Smoking cigarettes cuts an average of 10 years off a person’s life, a landmark study suggests. But it also shows that quitting at any age reduces the risks of dying from smoking-related diseases. The findings, published in the British Medical Journal, are the culmination of a 50-year study involving 34,439 men. The study, which began in 1951, was the first to confirm the link between smoking and lung cancer exactly 50 years ago. All of those involved in the study were born between 1900 and 1930 and all worked as doctors.
They were each asked about their smoking habits at the start of the study in 1951. Researchers contacted them periodically over the next 50 years to see if those habits had changed. Since the study began in 1951, tobacco has killed around 100 million people Professor Alex Markham, Cancer Research UK They also gathered information on those who died during the period. They have now analysed that data. They found that men who have never smoked lived on average 10 years longer than those who smoked for most of their lives. Men who smoked were at least twice as likely to die before the age of 70 as non-smokers. They were up to three times more likely to die before they were 90 compared to those who never took up the habit. The average age of these men when they started smoking was 18. On average, they said they smoked around 18 cigarettes a day.

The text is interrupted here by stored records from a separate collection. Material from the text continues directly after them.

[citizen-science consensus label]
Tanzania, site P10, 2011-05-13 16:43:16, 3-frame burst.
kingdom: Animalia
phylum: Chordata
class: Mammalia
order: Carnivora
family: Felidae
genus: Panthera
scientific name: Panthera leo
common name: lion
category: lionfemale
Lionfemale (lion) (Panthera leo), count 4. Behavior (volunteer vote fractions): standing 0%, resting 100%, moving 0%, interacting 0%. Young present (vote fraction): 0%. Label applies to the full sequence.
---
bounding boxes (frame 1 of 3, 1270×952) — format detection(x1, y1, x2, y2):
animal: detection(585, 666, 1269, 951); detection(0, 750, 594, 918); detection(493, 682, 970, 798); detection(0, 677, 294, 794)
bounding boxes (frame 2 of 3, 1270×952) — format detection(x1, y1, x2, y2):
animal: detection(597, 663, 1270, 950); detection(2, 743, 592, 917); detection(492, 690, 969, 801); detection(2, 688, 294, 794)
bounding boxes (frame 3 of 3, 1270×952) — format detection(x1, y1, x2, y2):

It was already known that about half of all persistent cigarette smokers are killed by their habit, a quarter while still in middle age (35-69 years). The biggest killers are cancer, heart disease and stroke. But the study also revealed that giving up cigarettes at any age has major health benefits. It found that men who had stopped smoking by the time they were 30 lived as long as those who never smoked. Those who quit at 40, lived just one year less than those who had never smoked. Those who stopped smoking at 50 added six years onto their lives, while those who kicked the habit at 60 added an extra three years to their life.